I wouldn''t say 9 is still a child atleast at one stage a child needs to be taught responsibilities and NO, I am not saying cooking and cleaning at nine but I agree with Minnie at 9 you should atleast be able to tidy up after yourself as well as being responsible for certain things. Yes parents raise their children different but I disagree with the statement that they all end up the same when they are older co''s believe me they dont!! I''m also about to get married like you I have a nine year old who can do certain things like making a hot dog, cleaning up after herself, she even makes herself coffee, I''d sometimes let her take off the washing, etc. I''ve even gotten her to sometimes do the dishes and also make up her bed and NO not because I am abusing her she was taught to look after herself! My stepson is a 22 months old boy and adorable so me and my fiance will definately make sure that he grows up to be the best he can be!

Reply to Nika
Posted by: Star | 2010/08/27

9 is still a child, it is not the childrens fault.
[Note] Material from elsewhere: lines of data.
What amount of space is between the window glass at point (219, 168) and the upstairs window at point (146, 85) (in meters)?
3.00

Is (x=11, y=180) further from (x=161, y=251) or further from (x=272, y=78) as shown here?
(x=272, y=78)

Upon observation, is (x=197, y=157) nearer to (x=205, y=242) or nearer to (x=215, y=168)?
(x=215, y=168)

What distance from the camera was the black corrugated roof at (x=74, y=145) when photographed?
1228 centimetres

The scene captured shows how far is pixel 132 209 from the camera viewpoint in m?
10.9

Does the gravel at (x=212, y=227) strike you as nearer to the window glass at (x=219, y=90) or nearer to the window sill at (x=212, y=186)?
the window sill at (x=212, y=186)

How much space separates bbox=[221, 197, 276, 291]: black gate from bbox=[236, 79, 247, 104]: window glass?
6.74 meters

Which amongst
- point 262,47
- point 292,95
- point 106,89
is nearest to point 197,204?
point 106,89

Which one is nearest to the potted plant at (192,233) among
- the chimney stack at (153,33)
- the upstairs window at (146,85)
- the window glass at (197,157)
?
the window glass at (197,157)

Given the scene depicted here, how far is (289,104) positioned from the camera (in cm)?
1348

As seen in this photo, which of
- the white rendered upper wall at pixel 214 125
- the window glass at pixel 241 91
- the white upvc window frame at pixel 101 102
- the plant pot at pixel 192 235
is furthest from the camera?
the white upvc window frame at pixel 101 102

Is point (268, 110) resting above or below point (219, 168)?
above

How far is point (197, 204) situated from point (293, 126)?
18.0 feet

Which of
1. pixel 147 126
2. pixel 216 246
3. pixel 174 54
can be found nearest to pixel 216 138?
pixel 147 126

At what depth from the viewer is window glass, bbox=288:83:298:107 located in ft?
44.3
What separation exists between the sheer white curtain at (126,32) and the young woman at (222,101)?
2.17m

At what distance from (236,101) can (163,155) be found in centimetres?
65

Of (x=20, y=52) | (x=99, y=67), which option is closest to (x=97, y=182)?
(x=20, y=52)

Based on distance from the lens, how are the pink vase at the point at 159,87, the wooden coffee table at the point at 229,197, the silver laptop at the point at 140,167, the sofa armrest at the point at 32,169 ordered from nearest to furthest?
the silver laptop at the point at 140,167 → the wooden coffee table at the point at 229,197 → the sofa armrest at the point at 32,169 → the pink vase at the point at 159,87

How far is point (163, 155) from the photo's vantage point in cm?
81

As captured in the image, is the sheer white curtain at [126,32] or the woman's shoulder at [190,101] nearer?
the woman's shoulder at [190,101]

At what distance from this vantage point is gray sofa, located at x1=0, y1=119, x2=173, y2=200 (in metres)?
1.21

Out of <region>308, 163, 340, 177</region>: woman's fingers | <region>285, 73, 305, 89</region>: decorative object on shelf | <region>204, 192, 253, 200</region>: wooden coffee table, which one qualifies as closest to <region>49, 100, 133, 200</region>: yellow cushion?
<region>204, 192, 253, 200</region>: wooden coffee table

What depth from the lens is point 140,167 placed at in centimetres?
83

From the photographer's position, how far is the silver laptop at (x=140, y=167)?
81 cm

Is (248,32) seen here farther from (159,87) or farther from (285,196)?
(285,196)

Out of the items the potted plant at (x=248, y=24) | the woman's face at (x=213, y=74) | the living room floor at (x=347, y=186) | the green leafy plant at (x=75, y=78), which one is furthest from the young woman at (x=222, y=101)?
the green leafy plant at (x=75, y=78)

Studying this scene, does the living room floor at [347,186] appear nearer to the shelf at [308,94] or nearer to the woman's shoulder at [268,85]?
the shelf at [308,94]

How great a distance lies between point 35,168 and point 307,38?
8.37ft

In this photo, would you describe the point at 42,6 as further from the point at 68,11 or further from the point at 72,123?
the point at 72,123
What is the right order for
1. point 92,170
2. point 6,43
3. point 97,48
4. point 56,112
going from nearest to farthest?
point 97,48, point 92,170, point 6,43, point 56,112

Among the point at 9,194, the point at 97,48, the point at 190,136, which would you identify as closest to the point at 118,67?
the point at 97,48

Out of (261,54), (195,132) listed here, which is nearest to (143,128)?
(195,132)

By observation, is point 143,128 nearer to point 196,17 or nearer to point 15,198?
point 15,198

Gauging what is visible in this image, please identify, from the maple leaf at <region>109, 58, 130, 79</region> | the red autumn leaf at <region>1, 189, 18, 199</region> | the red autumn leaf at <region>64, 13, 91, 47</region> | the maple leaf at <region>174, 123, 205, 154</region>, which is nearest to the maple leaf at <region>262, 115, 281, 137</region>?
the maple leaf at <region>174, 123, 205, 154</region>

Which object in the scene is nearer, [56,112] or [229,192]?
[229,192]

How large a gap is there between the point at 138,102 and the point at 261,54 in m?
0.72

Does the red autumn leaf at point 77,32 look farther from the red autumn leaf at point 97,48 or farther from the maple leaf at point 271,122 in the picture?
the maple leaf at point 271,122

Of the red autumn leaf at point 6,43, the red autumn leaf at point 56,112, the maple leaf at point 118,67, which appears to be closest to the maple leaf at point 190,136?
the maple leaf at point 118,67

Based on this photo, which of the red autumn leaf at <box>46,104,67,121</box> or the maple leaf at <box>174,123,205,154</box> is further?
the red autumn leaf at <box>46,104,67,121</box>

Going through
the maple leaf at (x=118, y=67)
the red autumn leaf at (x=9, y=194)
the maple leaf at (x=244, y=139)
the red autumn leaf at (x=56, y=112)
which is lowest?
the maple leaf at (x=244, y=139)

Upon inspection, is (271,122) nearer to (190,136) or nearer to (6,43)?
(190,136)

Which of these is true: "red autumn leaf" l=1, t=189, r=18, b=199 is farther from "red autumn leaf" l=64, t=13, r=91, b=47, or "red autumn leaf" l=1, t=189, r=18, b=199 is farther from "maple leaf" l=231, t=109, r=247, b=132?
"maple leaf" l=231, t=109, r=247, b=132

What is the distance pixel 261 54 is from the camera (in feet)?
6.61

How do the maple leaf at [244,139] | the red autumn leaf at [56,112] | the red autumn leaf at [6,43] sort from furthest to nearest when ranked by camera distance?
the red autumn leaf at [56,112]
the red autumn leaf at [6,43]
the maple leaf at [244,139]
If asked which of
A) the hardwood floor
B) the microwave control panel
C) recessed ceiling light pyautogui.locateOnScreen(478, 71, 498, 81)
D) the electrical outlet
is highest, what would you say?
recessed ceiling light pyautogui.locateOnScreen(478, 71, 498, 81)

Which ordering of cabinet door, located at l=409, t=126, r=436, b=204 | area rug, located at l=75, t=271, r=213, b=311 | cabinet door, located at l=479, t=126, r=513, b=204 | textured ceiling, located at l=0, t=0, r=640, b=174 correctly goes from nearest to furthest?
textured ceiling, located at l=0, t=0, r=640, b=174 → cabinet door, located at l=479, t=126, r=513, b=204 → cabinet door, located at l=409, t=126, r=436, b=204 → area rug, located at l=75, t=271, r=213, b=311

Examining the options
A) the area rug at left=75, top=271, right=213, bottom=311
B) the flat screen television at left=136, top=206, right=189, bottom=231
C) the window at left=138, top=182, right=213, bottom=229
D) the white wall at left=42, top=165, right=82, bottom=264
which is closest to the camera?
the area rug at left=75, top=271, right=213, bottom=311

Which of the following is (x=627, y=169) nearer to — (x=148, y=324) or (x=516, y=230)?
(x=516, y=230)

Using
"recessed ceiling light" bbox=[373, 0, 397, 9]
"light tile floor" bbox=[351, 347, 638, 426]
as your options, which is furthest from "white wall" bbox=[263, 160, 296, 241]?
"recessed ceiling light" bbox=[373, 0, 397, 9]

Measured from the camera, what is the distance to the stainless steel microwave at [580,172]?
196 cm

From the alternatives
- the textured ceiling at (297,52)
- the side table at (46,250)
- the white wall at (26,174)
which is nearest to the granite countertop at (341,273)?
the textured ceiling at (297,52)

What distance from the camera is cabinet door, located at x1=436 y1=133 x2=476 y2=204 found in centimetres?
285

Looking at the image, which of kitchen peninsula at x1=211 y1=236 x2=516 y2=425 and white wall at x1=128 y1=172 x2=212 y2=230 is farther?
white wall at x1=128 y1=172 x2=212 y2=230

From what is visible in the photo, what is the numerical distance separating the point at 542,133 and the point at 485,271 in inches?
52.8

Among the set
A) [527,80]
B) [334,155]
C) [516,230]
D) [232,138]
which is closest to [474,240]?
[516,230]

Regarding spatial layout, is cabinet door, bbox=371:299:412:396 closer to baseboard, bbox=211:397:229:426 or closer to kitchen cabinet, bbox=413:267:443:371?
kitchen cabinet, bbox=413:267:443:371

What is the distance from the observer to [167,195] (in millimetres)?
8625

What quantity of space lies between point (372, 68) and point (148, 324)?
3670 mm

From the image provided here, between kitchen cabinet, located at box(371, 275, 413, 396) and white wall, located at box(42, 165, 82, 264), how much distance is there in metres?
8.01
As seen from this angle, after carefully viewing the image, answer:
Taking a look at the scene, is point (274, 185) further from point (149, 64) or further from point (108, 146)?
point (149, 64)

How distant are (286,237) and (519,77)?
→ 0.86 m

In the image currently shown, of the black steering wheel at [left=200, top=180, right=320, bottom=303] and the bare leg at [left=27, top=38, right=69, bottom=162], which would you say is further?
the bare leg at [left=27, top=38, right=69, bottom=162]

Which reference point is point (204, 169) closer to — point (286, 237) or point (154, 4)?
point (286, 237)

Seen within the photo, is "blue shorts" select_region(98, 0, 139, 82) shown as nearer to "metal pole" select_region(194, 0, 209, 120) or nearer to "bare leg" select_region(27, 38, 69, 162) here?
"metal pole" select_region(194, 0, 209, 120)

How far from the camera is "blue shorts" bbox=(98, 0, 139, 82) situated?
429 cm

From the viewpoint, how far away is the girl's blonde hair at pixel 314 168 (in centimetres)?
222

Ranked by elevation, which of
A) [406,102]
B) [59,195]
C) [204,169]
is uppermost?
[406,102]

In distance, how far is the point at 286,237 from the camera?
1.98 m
HAve you ever thought about it, maybe they were not tought to make a hot dog?? Every one raises their children diffrently. Some parents like to do everything for their children, others like to teach then early on to do things for them self. Some just raise their children not even thinking about it. They all end up the same when they are older.

Reply to Star
Posted by: cvb | 2010/08/27

Dont ever compare kids, because all parents think their kids are wonderfull, teach her in a loving manner, eg come lets make some hotdogs , dont make it about my kid does this and his kid doesn''t if you dont sort it out now it wont get better, you keep on hampering how great your child is ...

Reply to cvb
Posted by: Miniie | 2010/08/26

That is a child but my 7 year old is much more responsible. She was able to put her clothes back in her suitcase than the 9 year old who left her clothes on the floor.

Reply to Miniie
Posted by: only me | 2010/08/26

9 years old?? But, that is still a child

Reply to only me
Posted by: cybershrink | 2010/08/26

Discuss this with your fiancee, and suggest some pre-marital counselling sessions with a good family counsellor, to work on such issues. Sometimes the differences between a couple are a matter of taste and tolerance. But where it concerns a lack of discipline and children not gaining basic skills, its worth working on a joint approach for everyone's sake.
Sometimes after a divorce, the parent gainin custody experiences guilt, and manipulation by the kids, as well as competition from the non-cusodial parent, too.